Australia has suffered an income hit from slumping iron ore prices. (supplied: Roy Hill)
A key economic report has praised Australia's performance, given the ongoing slowdown in China and the overall state of the global economy.
Deloitte Access Economics' latest Business Outlook stated that, while short-term growth in Australia would likely be modest, the economy was managing to weather most challenges.
Deloitte Access Economics partner Chris Richardson said Australia has kept growing, despite a number of hurdles.
"Don't forget that China's had a substantial slowdown, that things like iron ore prices and coal prices are well below where they were," he observed.
"That combination means that some of the huge construction jobs in mining - they're drawing to a close.
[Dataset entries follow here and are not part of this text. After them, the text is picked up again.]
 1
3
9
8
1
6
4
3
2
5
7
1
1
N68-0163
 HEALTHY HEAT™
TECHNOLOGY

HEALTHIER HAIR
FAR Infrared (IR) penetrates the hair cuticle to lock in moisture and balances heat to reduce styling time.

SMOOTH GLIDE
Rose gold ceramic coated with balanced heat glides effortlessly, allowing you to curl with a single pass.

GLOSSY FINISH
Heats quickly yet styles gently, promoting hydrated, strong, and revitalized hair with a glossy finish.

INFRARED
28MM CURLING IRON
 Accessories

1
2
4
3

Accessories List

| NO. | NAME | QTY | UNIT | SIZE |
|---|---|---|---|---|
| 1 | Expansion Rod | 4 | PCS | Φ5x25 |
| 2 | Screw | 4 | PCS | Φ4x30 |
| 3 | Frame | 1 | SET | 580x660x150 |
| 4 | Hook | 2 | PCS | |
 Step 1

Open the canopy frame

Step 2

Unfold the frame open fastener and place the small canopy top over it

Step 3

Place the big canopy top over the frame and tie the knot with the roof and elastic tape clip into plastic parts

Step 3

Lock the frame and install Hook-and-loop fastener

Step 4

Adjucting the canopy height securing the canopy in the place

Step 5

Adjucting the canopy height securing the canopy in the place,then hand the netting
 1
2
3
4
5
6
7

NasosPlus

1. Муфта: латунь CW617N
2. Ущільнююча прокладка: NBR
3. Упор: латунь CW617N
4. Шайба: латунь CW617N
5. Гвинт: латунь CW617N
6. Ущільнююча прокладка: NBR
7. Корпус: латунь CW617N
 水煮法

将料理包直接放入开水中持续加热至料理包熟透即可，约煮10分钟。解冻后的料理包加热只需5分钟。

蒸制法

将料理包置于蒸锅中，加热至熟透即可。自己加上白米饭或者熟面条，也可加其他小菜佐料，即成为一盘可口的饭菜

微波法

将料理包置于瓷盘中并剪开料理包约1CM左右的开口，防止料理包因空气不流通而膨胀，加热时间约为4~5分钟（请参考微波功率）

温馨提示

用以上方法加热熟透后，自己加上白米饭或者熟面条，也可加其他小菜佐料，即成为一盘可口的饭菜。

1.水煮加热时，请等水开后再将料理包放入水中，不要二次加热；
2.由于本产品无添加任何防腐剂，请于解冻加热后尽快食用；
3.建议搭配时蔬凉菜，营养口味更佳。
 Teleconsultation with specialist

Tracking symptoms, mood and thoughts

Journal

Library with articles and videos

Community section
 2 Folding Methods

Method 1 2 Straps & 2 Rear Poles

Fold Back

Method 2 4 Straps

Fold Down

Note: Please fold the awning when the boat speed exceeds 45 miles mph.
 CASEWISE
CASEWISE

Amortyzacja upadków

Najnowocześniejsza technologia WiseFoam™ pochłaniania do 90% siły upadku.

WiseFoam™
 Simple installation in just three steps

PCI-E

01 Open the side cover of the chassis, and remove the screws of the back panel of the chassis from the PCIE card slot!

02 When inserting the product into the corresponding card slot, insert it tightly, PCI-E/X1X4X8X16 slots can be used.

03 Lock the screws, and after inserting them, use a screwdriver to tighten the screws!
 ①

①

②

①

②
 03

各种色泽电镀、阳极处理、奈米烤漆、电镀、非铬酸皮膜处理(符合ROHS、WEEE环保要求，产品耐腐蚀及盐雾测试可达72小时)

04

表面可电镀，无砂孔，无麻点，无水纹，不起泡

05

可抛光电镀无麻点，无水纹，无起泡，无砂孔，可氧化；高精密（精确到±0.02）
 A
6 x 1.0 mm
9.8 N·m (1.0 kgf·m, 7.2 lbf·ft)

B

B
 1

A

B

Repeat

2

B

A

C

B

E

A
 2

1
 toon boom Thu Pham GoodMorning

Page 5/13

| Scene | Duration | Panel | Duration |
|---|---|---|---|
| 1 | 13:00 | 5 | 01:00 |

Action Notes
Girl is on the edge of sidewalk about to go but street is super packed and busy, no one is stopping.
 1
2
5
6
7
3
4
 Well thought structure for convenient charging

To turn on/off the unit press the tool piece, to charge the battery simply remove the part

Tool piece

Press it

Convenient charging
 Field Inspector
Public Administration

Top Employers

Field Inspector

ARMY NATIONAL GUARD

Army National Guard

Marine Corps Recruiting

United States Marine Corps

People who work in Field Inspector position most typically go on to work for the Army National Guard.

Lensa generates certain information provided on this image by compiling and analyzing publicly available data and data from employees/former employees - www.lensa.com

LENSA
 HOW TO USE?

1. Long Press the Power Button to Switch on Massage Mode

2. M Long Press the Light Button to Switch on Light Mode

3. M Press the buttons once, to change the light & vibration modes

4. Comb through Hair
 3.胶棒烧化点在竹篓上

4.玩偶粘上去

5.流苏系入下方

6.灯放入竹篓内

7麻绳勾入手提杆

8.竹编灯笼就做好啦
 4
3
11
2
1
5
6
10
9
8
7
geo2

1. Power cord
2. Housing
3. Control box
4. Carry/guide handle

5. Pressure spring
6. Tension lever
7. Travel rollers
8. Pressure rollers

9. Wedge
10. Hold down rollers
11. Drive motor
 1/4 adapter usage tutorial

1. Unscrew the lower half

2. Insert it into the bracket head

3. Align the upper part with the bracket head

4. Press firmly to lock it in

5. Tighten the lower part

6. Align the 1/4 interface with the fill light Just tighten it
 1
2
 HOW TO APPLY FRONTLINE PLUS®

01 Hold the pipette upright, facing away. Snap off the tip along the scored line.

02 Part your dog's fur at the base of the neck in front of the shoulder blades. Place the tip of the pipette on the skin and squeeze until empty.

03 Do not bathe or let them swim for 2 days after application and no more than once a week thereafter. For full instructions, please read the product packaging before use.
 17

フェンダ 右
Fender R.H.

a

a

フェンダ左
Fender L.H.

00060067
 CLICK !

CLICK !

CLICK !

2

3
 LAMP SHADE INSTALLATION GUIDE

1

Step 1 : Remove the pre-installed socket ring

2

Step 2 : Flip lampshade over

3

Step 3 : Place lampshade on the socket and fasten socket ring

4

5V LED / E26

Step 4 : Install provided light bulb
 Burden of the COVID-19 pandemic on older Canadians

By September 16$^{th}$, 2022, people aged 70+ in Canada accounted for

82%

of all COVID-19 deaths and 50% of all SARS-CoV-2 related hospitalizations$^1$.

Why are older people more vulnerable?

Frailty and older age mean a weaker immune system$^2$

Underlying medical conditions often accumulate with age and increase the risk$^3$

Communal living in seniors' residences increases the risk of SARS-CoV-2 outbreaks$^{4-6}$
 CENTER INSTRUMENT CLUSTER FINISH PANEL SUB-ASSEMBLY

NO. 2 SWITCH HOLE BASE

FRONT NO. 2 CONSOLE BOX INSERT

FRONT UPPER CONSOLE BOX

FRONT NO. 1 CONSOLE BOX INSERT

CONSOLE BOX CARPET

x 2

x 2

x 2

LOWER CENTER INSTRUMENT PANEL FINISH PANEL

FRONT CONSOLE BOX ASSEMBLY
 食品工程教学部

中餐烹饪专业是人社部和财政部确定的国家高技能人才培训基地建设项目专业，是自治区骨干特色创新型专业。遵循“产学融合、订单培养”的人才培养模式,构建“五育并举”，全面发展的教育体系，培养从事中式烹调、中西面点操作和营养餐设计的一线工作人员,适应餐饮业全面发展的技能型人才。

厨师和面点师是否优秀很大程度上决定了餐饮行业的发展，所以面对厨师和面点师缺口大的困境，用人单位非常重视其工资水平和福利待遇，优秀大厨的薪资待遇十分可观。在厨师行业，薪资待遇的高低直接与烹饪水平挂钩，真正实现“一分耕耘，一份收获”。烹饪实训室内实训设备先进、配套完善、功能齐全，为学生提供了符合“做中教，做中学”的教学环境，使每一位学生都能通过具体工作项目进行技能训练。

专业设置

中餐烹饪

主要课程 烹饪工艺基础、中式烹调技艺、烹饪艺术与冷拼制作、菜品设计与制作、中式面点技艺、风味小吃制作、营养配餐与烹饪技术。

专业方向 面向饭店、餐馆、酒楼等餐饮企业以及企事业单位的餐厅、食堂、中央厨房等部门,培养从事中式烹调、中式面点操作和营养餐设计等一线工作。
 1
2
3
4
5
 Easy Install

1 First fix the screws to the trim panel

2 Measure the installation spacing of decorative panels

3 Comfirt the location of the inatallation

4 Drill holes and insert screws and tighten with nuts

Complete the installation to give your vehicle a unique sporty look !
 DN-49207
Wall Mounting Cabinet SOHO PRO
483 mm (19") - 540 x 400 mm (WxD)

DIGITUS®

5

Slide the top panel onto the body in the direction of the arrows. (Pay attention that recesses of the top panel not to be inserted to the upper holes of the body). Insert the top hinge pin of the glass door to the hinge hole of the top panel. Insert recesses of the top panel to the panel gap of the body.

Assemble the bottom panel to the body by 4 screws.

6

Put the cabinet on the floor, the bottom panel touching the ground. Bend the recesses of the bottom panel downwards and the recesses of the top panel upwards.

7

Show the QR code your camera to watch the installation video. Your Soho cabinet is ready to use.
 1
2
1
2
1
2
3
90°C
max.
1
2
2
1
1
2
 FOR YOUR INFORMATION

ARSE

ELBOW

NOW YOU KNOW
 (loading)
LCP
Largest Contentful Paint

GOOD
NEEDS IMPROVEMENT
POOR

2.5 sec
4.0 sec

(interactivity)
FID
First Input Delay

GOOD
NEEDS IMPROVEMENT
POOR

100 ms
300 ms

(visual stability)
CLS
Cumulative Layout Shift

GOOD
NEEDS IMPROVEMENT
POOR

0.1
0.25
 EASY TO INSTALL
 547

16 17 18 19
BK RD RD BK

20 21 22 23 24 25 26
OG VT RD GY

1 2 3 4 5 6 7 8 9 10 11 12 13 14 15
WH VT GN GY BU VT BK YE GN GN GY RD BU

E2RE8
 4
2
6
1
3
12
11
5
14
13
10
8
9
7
"That's a pretty tricky backdrop and against that backdrop, Australia's actually done very well."
China stimulus 'not a permanent solution'
The report suggested the rout in commodity prices and softening economic conditions in China would remain the biggest challenges for the domestic economy in the short term.
Mr Richardson said a number of emerging and developed economies would continue to struggle amid the fallout from China's economic evolution.
"It's throwing stimulus money at its slowdown and that's not a permanent solution," he said.
"It's transition will continue to be a challenge for Australia, and although things like iron ore prices are higher than they were, they're not high enough to generate that next round of mining construction projects in Australia."
Low rates to continue with 'global inflation taking a siesta'
The outlook also said that, with no sign of inflationary pressures on the horizon, Australian interest rates were set to remain low for a long time.
The report stated that, "in a world where there is too much capacity and too little demand, global inflation is taking a siesta".
It also noted that the domestic economy was struggling to adjust to the biggest pay cut the world has ever delivered, via slumping commodity prices.
Add to that the fact that housing prices are now so stretched, particularly in Sydney, and the report suggested the Reserve Bank would need to take a gentle approach to any interest rate rises.
Mr Richardson said all of those things meant the cash rate was likely to stay at the historically low level of 2 per cent, well into next year.
"You absolutely wouldn't say that there was a particular case to expect Australian interest rates to rise any time soon," he said.